When Angela Fifer, a sport psychology coordinator at Drexel University, works with student athletes, she often asks them to create an “athletic identity pie” to visualize how much of their self-image is connected to their sport versus other areas of their lives like family, school and hobbies. The goal? Balance. “It’s much healthier if you [can say], ‘When I do well in school or in a job, I feel the same sense of satisfaction as I do from performing well at a race or pushing hard at a workout,” Fifer says.

2. Use tools.

Ruliffson sleeps with a heart rate variability device, which measures the amount of time between heartbeats to shed light on how stressed versus rested she is. The data helps her and Rozmenoski craft the intensity of her workouts the next day. “I can feel really good and mentally ready, and it will tell me, ‘Your body is just not ready today to go full-out,’” Ruliffson says. “That’s another thing that keeps you going is having something that’s tangible to look at.”

3. Embrace variety.

Most people don’t need to quit exercise cold turkey, but rather find a wider variety of enjoyable ways to move their body.

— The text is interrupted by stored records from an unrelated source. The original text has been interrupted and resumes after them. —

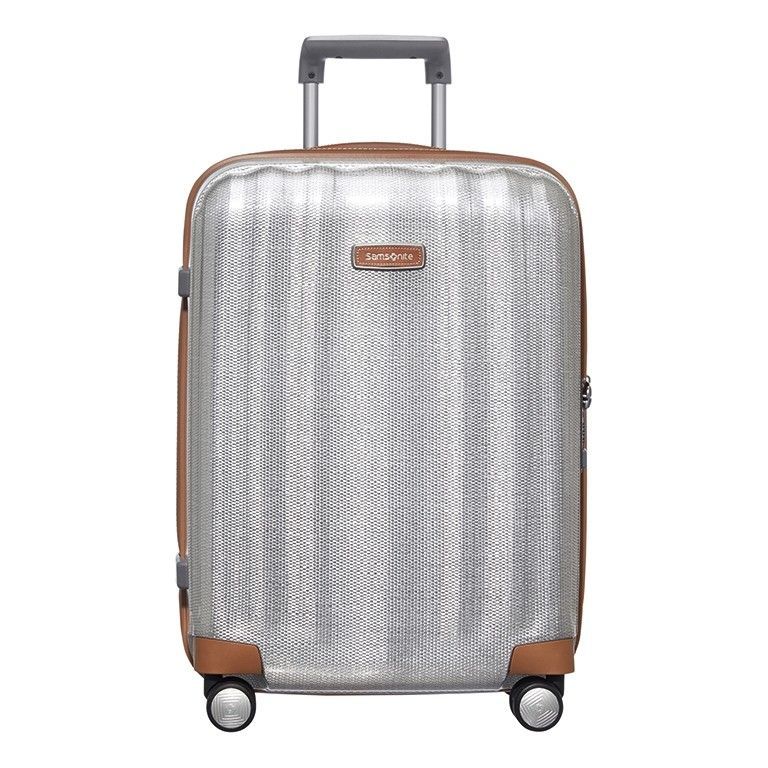 Kabinski kovček Lite-Cube DLX - Image 3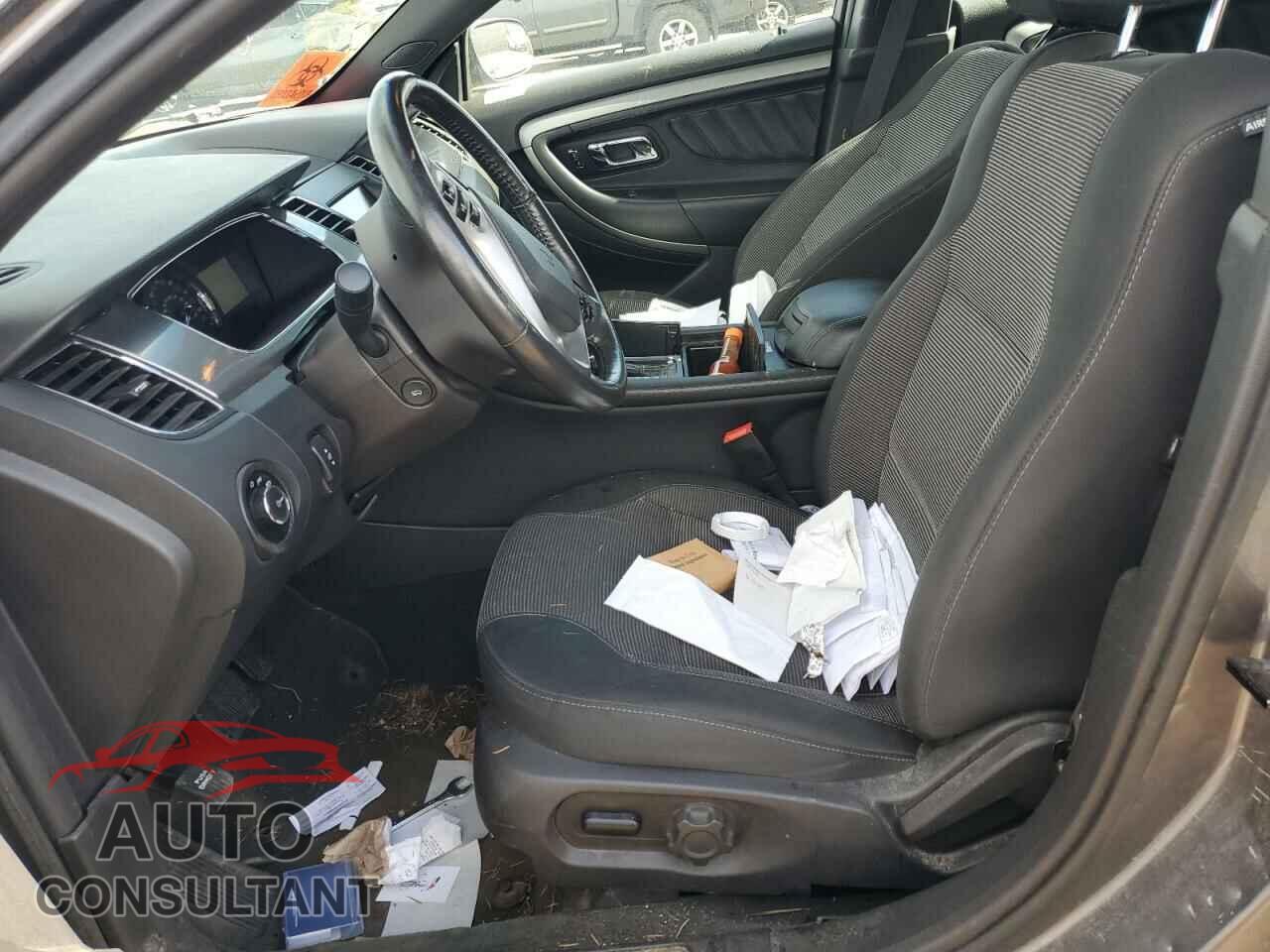 FORD TAURUS 2014 - 1FAHP2E86EG117577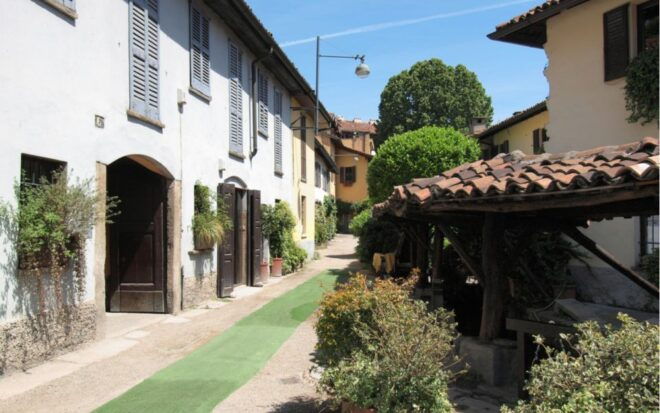 Milan Navigli Outdoor Escape Game - Feedback and Reviews From Travelers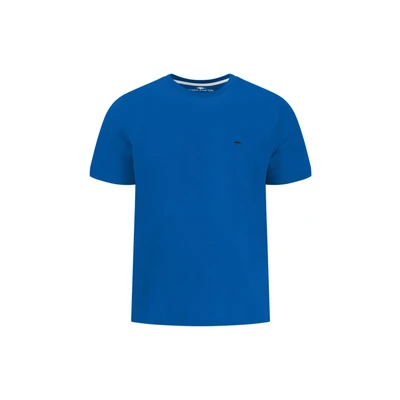 Abbildung von FYNCH HATTON T Shirt Basic (1 tlg) unifarben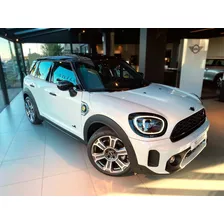 Mini Countryman Cooper Se All4 Phev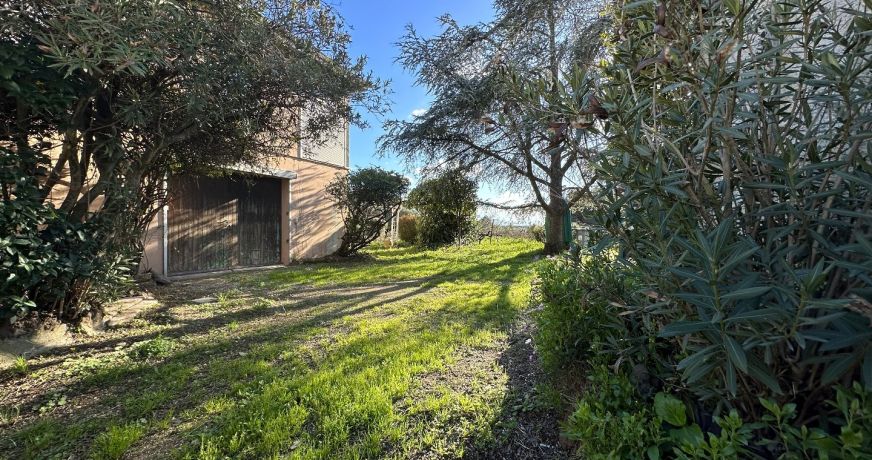 vente Maison Pezenas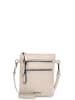 EMILY & NOAH Umhängetasche E&N Jill in beige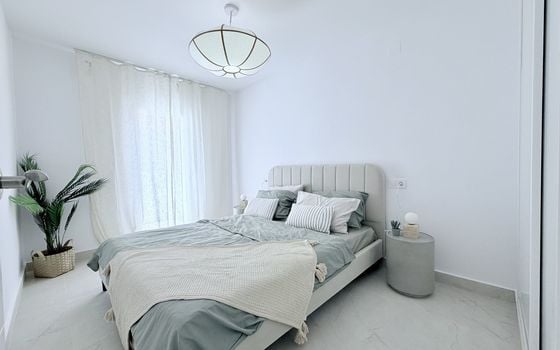 2 bedroom Townhouse in Torrevieja - ERV137125 - Photo - Small - 6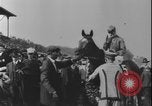 Image of Kentucky Derby Louisville Kentucky USA, 1918, second 50 stock footage video 65675078399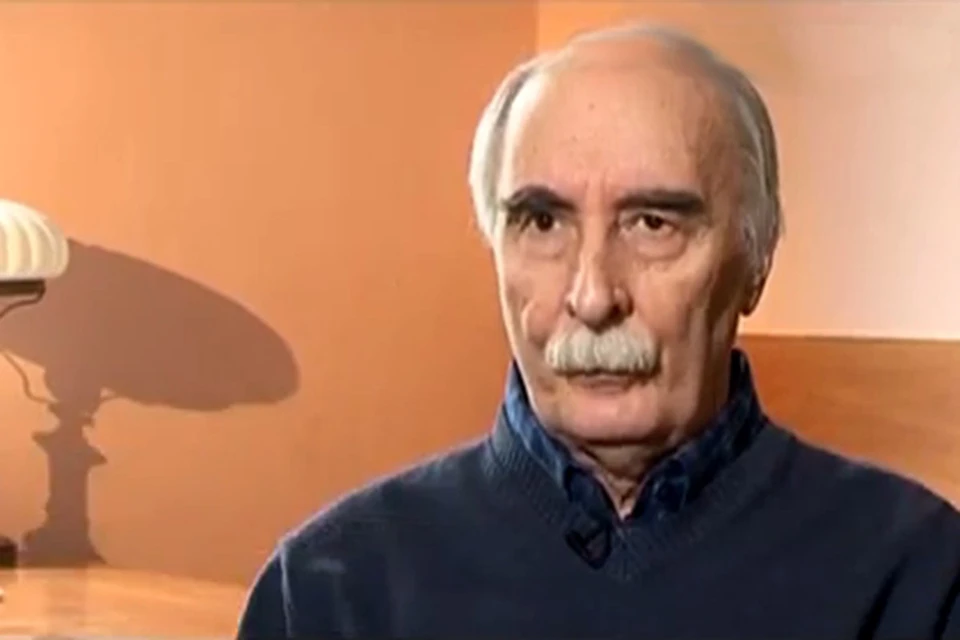 30 октября на 86-м году ушёл из жизни режиссер Геральд Бежанов.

Try different types of yoga or barre (a ballet-inspired class); take your dog for a walk instead of a run; schedule one gym day to only stretch and foam roll. “The goal isn’t to get it to nothing,” Rubin says, “the goal is to get it to a healthy place.”

4. Find community.

At first, Ruliffson missed the community she’d developed in some of her classes, but she soon found a new community in other activities. “Surround yourself with people who are committed to the same goals,” she suggests. You can also try volunteering for races or finding other ways to stay involved in your sport’s culture, says Fifer, an executive board member at the Association for Applied Sport Psychology.

5. Get help.

Exercise professionals are just as capable of helping people dial back on exercise as they are motivating them to take their fitness up a notch. “The investment you make in working with someone … is priceless,” Ruliffson found. If your commitment to exercise is more compulsive than enjoyable or it’s interfering with other important aspects of your life, recruit a mental health professional – ideally one who specializes in eating disorders – who can help you change your internal dialogue and detach your self-esteem from your exercise routine, Joy suggests.

 

6. Be patient.

Fifer’s master’s thesis found that athletes reeling from a career-ending injury go through the classic stages of grief, “almost like someone died,” she says. Even for Ruliffson, who wasn’t forced to quit exercising, the first month dialing back wasn’t easy. But thanks to “blind trust” in Rozmenoski and a mentality to take it one day at a time, soon enough, she felt more refreshed, stronger and motivated to stick with it. “I know this is just the beginning,” she says.